__Trabajo requerido__.
Vuelve a escribir todas las filas que siguen tal cual aparecen, sin cambiar nada.

*** Datos del ejercicio ***

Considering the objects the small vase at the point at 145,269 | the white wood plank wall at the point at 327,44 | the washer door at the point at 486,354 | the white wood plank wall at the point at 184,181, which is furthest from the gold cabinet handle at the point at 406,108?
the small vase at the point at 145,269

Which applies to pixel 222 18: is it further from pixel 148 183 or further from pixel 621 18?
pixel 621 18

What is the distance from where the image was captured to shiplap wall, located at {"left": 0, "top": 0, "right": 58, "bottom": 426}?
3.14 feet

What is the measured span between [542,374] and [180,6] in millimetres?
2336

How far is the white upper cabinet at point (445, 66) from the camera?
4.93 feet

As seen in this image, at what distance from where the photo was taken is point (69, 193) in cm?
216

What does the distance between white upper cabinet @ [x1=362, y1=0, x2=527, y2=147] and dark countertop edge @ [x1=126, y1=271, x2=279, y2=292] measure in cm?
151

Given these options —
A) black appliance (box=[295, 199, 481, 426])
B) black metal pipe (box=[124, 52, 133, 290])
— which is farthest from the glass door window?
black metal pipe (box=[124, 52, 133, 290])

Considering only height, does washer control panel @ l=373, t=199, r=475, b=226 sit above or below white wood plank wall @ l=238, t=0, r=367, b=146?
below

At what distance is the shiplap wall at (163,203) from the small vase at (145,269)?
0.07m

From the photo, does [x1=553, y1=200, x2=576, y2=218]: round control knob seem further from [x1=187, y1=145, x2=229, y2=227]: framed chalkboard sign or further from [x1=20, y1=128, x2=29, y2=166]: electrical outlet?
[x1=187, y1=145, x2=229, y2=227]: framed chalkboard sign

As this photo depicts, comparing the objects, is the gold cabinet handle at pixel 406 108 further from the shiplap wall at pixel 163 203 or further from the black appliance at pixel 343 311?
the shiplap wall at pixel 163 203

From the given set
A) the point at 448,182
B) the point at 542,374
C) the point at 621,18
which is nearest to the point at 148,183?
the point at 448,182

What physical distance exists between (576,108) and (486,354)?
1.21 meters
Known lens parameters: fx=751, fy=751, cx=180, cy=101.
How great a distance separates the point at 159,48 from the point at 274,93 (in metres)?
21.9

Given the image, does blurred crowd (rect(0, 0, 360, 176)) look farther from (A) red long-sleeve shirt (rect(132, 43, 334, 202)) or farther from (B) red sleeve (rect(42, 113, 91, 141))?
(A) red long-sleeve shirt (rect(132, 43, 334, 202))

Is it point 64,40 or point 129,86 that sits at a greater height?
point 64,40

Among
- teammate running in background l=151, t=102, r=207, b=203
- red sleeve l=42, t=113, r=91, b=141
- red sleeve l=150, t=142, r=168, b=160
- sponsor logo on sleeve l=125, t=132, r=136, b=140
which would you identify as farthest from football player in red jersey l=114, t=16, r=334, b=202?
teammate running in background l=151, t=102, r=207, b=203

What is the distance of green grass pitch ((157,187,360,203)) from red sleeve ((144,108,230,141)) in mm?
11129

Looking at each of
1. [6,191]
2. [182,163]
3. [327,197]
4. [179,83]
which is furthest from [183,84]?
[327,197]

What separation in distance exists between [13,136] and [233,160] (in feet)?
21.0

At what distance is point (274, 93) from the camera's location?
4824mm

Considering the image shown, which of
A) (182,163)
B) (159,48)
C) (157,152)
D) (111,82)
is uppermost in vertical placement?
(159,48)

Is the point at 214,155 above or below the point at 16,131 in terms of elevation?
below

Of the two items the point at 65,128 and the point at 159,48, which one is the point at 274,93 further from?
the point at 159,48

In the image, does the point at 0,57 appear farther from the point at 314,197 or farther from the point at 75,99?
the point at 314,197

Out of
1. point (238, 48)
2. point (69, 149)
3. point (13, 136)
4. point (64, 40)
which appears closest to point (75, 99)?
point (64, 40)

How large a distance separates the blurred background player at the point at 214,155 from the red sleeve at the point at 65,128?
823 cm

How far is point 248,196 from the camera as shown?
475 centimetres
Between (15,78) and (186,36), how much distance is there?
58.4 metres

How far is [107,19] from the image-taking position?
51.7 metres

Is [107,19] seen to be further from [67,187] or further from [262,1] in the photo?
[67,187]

***

__Resultado esperado__.
Considering the objects the small vase at the point at 145,269 | the white wood plank wall at the point at 327,44 | the washer door at the point at 486,354 | the white wood plank wall at the point at 184,181, which is furthest from the gold cabinet handle at the point at 406,108?
the small vase at the point at 145,269

Which applies to pixel 222 18: is it further from pixel 148 183 or further from pixel 621 18?
pixel 621 18

What is the distance from where the image was captured to shiplap wall, located at {"left": 0, "top": 0, "right": 58, "bottom": 426}?
3.14 feet

What is the measured span between [542,374] and [180,6] in millimetres?
2336

How far is the white upper cabinet at point (445, 66) from the camera?
4.93 feet

As seen in this image, at what distance from where the photo was taken is point (69, 193) in cm?
216

What does the distance between white upper cabinet @ [x1=362, y1=0, x2=527, y2=147] and dark countertop edge @ [x1=126, y1=271, x2=279, y2=292] measure in cm?
151

Given these options —
A) black appliance (box=[295, 199, 481, 426])
B) black metal pipe (box=[124, 52, 133, 290])
— which is farthest from the glass door window?
black metal pipe (box=[124, 52, 133, 290])

Considering only height, does washer control panel @ l=373, t=199, r=475, b=226 sit above or below white wood plank wall @ l=238, t=0, r=367, b=146?
below

At what distance is the shiplap wall at (163,203) from the small vase at (145,269)?
0.07m

From the photo, does [x1=553, y1=200, x2=576, y2=218]: round control knob seem further from [x1=187, y1=145, x2=229, y2=227]: framed chalkboard sign or further from [x1=20, y1=128, x2=29, y2=166]: electrical outlet?
[x1=187, y1=145, x2=229, y2=227]: framed chalkboard sign

As this photo depicts, comparing the objects, is the gold cabinet handle at pixel 406 108 further from the shiplap wall at pixel 163 203 or further from the black appliance at pixel 343 311?
the shiplap wall at pixel 163 203

From the given set
A) the point at 448,182
B) the point at 542,374
C) the point at 621,18
which is nearest to the point at 148,183?
the point at 448,182

What physical distance exists between (576,108) and (486,354)?
1.21 meters
Known lens parameters: fx=751, fy=751, cx=180, cy=101.
How great a distance separates the point at 159,48 from the point at 274,93 (in metres)?
21.9

Given the image, does blurred crowd (rect(0, 0, 360, 176)) look farther from (A) red long-sleeve shirt (rect(132, 43, 334, 202)) or farther from (B) red sleeve (rect(42, 113, 91, 141))?
(A) red long-sleeve shirt (rect(132, 43, 334, 202))

Is it point 64,40 or point 129,86 that sits at a greater height?
point 64,40

Among
- teammate running in background l=151, t=102, r=207, b=203
- red sleeve l=42, t=113, r=91, b=141
- red sleeve l=150, t=142, r=168, b=160
- sponsor logo on sleeve l=125, t=132, r=136, b=140
which would you identify as farthest from football player in red jersey l=114, t=16, r=334, b=202?
teammate running in background l=151, t=102, r=207, b=203

What is the distance of green grass pitch ((157,187,360,203)) from red sleeve ((144,108,230,141)) in mm?
11129

Looking at each of
1. [6,191]
2. [182,163]
3. [327,197]
4. [179,83]
which is furthest from [183,84]?
[327,197]

What separation in distance exists between [13,136] and [233,160] (in feet)?
21.0

At what distance is point (274, 93) from the camera's location?
4824mm

Considering the image shown, which of
A) (182,163)
B) (159,48)
C) (157,152)
D) (111,82)
is uppermost in vertical placement?
(159,48)

Is the point at 214,155 above or below the point at 16,131 in terms of elevation?
below

Of the two items the point at 65,128 and the point at 159,48, which one is the point at 274,93 further from?
the point at 159,48

In the image, does the point at 0,57 appear farther from the point at 314,197 or farther from the point at 75,99?
the point at 314,197

Out of
1. point (238, 48)
2. point (69, 149)
3. point (13, 136)
4. point (64, 40)
which appears closest to point (75, 99)?
point (64, 40)

How large a distance separates the blurred background player at the point at 214,155 from the red sleeve at the point at 65,128?
823 cm

How far is point 248,196 from the camera as shown?
475 centimetres
Between (15,78) and (186,36), how much distance is there?
58.4 metres

How far is [107,19] from the image-taking position?
51.7 metres

Is [107,19] seen to be further from [67,187] or further from [262,1] in the photo?
[67,187]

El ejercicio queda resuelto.